15 mar 2025, sáb

Escolher o que comprar pode ser uma atitude política – 14/03/2025 – Deborah Bizarria

Recentemente, ganharam destaque os boicotes a Tesla e a outras empresas norte-americanas, sobretudo no Canadá e na Europa. Tais boicotes, segundo noticiou o The Guardian nesta semana, refletem o descontentamento internacional com as políticas do presidente Donald Trump e sua proximidade com Elon Musk. Várias pessoas ao redor do mundo decidiram, de forma espontânea, dizer “não” a produtos feitos nos Estados Unidos como forma de repúdio.

Por que isso importa? A literatura acadêmica identifica os boicotes como instrumentos de pressão social eficientes, capazes de alterar o comportamento de empresas mesmo quando o sucesso final —em termos de mudança de políticas corporativas— não é garantido. O simples anúncio de um boicote já pode provocar queda significativa nos preços das ações das organizações visadas, segundo Pruitt e Friedman. O receio de perder valor de mercado pode, por si só, levar gestores a repensar atitudes que desagradam o público.

Boicotes não se resumem, contudo, aos números da Bolsa. Há um abismo entre as atitudes socialmente responsáveis relatadas pelos consumidores e o que realmente acontece na prática de compra. Esse “gap” é frequentemente fechado quando os consumidores se mobilizam coletivamente, seja para punir uma corporação (boicote) ou para premiá-la por boas práticas (buycott). A dinâmica desse engajamento torna-se mais notável graças às redes sociais, que aceleram a disseminação de informações e estimulam ações conjuntas.

Há quem aponte certo exagero em boicotes, mas vale lembrar que eles partem do cidadão comum, de maneira livre. Quem escolhe boicotar um produto o faz por convicção, ainda que possa ser influenciado por grupos ou mídias. Em contraste, o protecionismo ordenado por governos como os praticados hoje nos EUA e historicamente no Brasil —quando autoridades decidem quais produtos devem receber tarifas extras ou mesmo bloqueios— retira do indivíduo a liberdade de escolha. É uma via de mão única: limita o acesso a itens estrangeiros porque um governante julga preferíveis os produtos locais. Esse cerceamento imposto de cima para baixo se diferencia radicalmente do ato voluntário de não comprar um produto por questões éticas.
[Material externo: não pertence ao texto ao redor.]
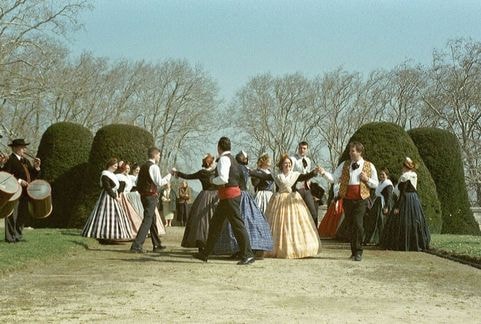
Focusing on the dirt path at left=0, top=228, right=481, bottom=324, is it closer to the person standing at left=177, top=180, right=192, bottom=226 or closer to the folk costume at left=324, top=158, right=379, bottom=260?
the folk costume at left=324, top=158, right=379, bottom=260

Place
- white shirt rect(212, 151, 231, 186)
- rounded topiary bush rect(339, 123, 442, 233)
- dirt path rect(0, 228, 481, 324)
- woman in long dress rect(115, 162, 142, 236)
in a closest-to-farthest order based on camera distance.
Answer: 1. dirt path rect(0, 228, 481, 324)
2. white shirt rect(212, 151, 231, 186)
3. woman in long dress rect(115, 162, 142, 236)
4. rounded topiary bush rect(339, 123, 442, 233)

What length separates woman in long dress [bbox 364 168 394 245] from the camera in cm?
1612

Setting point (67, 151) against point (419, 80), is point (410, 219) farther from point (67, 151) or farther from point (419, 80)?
point (419, 80)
No Canadá, multiplicam-se aplicativos que rastreiam a origem de produtos para que as pessoas possam, caso desejem, evitar produtos americanos. Esse movimento, ainda que não seja unânime e possa sofrer críticas, demonstra a capacidade de cada um de escolher —ou não— financiar determinadas práticas empresariais ou políticas públicas.
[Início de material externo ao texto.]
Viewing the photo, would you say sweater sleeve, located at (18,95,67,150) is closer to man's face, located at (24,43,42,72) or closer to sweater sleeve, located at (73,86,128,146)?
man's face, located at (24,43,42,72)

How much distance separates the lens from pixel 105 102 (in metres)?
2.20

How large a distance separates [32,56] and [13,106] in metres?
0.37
A voz do consumidor raramente ecoa tanto como quando aparece na forma de ausência de vendas. Embora as motivações para boicotar sejam diversas —moral, política, ambiental—, o efeito comum é ampliar o debate público e fazer a sociedade refletir sobre questões antes vistas como distantes.

Assim, se por um lado a disparada de protestos contra a Tesla e outras empresas americanas indica um momento de polarização e insatisfação generalizada, por outro ressalta o poder de abrir (ou não) a carteira. Podemos divergir sobre o mérito de boicotes específicos, mas não há como negar o simbolismo que eles carregam. Em vez de o governo decidir unilateralmente como devemos gastar nosso dinheiro, cabe ao próprio consumidor pesar seus critérios e apoiar ou recusar conforme o que considera justo.